PROBLEM TO SOLVE —
Please reproduce every record, keeping each one exactly as written.

EXTRACTED DATA —
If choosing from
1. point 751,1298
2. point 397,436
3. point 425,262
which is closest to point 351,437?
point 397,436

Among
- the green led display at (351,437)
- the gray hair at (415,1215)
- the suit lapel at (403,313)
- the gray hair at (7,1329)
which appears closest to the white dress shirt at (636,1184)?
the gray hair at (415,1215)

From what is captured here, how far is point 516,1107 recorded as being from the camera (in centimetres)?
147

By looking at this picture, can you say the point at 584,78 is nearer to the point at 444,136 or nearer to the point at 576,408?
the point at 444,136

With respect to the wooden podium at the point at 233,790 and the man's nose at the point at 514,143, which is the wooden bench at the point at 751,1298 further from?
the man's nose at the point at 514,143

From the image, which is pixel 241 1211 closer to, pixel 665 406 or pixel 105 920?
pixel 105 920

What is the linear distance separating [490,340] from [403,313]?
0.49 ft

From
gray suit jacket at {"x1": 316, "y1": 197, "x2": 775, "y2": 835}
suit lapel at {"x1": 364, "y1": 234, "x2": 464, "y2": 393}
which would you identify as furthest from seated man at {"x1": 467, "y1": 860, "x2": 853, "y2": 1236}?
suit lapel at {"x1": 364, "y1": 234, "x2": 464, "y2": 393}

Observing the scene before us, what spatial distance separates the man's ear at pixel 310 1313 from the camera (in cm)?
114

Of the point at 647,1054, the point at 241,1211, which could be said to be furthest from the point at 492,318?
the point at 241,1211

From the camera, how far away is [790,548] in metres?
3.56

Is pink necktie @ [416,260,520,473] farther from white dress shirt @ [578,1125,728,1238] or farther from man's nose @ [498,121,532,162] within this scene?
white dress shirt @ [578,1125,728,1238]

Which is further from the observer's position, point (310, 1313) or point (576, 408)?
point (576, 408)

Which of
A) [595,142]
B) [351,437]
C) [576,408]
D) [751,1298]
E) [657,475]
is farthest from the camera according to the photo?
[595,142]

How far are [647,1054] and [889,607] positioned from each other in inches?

CORRECT ANSWER —
If choosing from
1. point 751,1298
2. point 397,436
3. point 425,262
which is closest to point 351,437?
point 397,436

Among
- the green led display at (351,437)
- the gray hair at (415,1215)
- the suit lapel at (403,313)
- the gray hair at (7,1329)
which appears closest to the white dress shirt at (636,1184)?
the gray hair at (415,1215)

From what is captured here, how far is point 516,1107 recorded as being from the camera (in centimetres)?
147

By looking at this picture, can you say the point at 584,78 is nearer to the point at 444,136 or nearer to the point at 576,408?
the point at 444,136

With respect to the wooden podium at the point at 233,790 and the man's nose at the point at 514,143, which is the wooden bench at the point at 751,1298 further from?
the man's nose at the point at 514,143

From the image, which is pixel 241 1211 closer to, pixel 665 406 or pixel 105 920?
pixel 105 920

What is the linear distance separating [490,340] from [403,313]?
0.49 ft

From
gray suit jacket at {"x1": 316, "y1": 197, "x2": 775, "y2": 835}
suit lapel at {"x1": 364, "y1": 234, "x2": 464, "y2": 393}
which would you identify as furthest from seated man at {"x1": 467, "y1": 860, "x2": 853, "y2": 1236}?
suit lapel at {"x1": 364, "y1": 234, "x2": 464, "y2": 393}

Observing the scene before us, what spatial distance separates the man's ear at pixel 310 1313 from the camera (in cm)?
114

Of the point at 647,1054, the point at 241,1211, which could be said to be furthest from the point at 492,318?
the point at 241,1211

From the camera, how far away is [790,548] in metres?
3.56

Is pink necktie @ [416,260,520,473] farther from white dress shirt @ [578,1125,728,1238] or farther from man's nose @ [498,121,532,162] within this scene?
white dress shirt @ [578,1125,728,1238]

Which is further from the observer's position, point (310, 1313) or point (576, 408)?
point (576, 408)

Which of
A) [595,142]
B) [351,437]
C) [576,408]
D) [751,1298]
E) [657,475]
is farthest from the camera according to the photo?
[595,142]

How far are [647,1054] and [889,607] positioned from each other in inches?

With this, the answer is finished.